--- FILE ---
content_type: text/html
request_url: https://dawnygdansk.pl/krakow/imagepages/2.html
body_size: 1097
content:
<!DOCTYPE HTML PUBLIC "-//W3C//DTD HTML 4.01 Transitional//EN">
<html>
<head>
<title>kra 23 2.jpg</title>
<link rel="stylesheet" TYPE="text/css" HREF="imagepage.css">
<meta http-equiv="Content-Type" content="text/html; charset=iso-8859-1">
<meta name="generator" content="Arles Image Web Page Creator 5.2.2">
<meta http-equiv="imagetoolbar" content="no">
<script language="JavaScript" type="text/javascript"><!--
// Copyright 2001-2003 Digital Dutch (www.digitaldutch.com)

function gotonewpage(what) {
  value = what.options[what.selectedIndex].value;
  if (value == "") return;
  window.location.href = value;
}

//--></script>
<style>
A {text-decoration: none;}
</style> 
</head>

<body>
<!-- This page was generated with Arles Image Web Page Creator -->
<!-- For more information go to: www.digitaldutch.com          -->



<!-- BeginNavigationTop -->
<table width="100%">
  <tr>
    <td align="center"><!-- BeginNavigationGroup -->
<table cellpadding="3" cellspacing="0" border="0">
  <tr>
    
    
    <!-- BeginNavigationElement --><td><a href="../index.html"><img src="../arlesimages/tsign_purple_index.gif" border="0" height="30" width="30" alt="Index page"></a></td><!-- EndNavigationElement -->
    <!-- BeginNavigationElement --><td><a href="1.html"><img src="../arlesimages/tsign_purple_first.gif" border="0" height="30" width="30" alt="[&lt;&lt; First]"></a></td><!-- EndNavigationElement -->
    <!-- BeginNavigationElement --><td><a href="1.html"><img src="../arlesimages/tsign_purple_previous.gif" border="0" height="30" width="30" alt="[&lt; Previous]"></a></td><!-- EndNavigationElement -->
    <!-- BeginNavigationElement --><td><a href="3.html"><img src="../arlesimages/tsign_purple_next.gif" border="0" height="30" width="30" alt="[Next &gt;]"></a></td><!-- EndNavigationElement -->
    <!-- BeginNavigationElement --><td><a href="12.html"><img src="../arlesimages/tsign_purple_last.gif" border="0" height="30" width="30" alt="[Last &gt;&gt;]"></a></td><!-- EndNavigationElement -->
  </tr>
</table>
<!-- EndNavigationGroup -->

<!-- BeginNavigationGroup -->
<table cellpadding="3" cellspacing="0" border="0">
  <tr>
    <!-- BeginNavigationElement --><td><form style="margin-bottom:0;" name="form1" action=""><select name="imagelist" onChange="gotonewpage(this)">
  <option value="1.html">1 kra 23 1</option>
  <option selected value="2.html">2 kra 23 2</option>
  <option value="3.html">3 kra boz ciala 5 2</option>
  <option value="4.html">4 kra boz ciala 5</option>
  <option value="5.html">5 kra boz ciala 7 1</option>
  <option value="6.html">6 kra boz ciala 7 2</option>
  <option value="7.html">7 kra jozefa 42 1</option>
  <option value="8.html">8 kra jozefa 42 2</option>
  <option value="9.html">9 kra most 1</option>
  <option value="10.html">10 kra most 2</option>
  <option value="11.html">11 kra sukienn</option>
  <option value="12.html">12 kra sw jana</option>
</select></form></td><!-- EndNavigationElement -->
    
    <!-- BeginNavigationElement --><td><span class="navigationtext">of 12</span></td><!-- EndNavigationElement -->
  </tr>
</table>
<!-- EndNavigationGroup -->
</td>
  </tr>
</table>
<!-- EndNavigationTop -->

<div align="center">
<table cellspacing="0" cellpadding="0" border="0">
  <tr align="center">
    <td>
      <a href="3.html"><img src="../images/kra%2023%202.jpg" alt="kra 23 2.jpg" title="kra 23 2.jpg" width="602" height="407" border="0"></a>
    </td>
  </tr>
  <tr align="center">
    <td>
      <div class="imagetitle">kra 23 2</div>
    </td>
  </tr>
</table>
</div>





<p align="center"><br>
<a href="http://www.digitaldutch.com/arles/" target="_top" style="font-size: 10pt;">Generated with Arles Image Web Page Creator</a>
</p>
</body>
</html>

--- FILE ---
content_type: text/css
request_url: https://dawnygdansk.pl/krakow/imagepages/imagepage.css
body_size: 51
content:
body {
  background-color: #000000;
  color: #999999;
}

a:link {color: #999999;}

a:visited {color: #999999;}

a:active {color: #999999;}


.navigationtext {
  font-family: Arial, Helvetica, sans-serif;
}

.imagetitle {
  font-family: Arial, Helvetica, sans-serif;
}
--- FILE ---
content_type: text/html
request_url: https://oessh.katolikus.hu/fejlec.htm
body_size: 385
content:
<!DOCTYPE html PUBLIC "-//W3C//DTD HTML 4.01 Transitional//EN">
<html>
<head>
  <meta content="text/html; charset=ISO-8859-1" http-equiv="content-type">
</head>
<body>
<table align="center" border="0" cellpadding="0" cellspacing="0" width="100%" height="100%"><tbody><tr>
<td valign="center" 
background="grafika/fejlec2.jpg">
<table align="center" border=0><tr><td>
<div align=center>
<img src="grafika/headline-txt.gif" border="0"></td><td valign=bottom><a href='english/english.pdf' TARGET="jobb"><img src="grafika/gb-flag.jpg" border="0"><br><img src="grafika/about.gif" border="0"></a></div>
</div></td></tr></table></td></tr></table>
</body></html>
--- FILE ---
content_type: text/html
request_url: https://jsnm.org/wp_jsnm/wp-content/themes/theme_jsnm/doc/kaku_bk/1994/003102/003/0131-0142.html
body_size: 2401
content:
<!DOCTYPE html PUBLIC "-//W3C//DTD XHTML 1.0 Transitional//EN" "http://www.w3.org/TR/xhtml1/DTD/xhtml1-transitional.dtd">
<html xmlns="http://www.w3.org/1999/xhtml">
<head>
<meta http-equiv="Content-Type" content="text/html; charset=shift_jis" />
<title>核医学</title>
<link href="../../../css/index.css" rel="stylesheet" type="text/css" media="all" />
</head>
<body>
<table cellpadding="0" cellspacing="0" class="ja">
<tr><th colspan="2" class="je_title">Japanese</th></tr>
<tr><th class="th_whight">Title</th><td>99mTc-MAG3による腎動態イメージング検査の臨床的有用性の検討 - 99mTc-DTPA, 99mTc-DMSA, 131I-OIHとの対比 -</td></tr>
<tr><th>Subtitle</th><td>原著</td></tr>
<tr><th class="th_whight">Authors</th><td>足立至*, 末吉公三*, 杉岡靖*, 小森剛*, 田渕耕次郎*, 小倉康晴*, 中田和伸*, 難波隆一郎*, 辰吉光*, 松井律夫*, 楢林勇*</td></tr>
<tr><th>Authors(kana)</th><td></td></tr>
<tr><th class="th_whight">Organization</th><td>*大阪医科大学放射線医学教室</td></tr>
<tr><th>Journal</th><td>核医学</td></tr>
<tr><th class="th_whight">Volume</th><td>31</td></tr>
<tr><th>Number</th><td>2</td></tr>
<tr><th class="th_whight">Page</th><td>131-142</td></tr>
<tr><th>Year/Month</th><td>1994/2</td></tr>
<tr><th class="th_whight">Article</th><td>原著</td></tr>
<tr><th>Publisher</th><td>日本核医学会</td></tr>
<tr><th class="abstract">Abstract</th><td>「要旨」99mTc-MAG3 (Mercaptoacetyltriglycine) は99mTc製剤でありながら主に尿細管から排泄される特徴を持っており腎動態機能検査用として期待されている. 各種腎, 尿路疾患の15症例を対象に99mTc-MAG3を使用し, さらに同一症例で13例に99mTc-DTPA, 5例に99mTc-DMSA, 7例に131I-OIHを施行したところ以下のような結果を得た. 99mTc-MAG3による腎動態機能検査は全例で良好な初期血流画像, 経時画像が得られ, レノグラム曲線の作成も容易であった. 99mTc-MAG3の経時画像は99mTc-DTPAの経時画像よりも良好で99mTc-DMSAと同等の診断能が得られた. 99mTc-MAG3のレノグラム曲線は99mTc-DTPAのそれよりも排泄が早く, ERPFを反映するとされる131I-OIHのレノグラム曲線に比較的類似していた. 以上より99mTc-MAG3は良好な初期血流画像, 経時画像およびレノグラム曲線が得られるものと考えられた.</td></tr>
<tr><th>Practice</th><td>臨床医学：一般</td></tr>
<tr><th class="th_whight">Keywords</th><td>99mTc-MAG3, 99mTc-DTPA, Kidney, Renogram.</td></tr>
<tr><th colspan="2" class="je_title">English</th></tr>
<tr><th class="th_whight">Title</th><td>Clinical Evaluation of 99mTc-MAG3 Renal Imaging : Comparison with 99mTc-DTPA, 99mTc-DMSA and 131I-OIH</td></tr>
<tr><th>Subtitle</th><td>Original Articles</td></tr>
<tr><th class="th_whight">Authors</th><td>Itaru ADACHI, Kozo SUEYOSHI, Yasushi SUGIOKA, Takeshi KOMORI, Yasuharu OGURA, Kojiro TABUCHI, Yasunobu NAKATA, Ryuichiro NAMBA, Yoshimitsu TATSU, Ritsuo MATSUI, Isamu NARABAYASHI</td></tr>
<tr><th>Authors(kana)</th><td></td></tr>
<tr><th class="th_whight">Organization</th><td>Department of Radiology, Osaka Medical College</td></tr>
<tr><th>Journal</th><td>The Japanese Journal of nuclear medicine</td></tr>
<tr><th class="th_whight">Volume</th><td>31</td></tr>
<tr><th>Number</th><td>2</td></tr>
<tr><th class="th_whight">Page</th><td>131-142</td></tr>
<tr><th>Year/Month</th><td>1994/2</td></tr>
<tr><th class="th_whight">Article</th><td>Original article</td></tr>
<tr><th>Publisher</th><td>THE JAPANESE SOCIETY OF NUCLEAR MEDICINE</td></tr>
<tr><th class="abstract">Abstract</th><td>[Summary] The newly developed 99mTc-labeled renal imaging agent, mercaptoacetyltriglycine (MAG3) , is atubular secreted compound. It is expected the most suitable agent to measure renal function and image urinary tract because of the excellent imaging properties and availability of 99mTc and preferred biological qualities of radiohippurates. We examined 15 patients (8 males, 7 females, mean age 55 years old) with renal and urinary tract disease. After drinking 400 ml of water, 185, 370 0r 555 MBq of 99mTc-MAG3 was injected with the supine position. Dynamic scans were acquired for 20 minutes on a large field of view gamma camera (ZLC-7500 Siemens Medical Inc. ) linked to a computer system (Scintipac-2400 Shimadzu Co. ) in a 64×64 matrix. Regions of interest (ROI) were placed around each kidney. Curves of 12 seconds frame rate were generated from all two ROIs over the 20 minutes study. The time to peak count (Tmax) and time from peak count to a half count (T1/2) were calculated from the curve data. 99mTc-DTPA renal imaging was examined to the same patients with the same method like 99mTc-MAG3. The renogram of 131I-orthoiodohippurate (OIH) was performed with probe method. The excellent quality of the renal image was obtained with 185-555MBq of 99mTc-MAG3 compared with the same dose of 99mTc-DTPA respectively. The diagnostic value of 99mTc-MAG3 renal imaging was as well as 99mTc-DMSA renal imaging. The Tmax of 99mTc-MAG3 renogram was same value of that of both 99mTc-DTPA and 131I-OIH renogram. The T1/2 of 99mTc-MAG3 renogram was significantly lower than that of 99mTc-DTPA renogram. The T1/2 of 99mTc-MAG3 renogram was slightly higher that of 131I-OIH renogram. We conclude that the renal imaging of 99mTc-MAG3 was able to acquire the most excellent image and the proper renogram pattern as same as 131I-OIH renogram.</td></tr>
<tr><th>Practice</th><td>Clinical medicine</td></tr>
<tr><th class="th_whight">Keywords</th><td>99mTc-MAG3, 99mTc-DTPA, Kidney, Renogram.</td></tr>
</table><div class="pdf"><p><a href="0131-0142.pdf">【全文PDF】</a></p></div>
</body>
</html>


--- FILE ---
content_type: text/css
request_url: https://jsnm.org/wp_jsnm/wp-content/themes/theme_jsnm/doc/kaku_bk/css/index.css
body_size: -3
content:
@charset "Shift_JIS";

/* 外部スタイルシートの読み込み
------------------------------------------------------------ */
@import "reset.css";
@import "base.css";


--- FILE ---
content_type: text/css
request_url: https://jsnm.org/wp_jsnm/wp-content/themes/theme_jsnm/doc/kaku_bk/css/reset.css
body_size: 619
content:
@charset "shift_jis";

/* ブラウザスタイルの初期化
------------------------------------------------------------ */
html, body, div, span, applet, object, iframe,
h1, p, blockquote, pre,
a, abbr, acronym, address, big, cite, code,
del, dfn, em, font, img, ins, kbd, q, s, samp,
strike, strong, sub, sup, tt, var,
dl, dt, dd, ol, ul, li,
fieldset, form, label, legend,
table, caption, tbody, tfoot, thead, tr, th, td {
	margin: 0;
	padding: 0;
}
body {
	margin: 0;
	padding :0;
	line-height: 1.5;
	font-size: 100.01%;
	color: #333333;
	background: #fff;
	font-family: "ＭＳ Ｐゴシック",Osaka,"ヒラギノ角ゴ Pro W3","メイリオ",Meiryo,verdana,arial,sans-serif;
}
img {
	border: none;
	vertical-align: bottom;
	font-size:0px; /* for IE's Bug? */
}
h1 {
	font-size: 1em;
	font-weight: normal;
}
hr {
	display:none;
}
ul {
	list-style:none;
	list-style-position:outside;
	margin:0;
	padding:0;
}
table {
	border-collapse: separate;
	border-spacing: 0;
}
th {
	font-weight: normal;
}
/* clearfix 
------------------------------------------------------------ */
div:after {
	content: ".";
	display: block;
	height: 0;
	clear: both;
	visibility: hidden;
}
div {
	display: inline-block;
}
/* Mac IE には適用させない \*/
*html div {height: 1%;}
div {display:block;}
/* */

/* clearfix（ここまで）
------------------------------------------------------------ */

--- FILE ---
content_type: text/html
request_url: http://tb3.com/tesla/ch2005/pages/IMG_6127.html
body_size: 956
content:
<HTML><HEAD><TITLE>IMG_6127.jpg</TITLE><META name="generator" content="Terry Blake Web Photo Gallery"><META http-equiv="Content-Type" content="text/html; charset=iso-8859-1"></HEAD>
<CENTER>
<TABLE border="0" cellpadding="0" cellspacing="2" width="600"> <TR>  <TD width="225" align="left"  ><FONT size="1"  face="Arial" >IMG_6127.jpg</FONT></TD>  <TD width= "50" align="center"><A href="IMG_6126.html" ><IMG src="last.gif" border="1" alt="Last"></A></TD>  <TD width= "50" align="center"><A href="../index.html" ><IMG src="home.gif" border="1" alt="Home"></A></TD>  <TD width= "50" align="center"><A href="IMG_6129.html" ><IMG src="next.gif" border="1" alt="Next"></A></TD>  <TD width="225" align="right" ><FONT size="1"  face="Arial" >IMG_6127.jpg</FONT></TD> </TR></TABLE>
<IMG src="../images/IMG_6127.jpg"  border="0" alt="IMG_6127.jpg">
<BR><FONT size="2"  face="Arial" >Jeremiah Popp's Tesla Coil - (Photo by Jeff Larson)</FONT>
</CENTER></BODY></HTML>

********

# [What to do]
From the listing above, count every line where the word "color" occurs; the answer is that number and nothing else.

# [Finished task]
6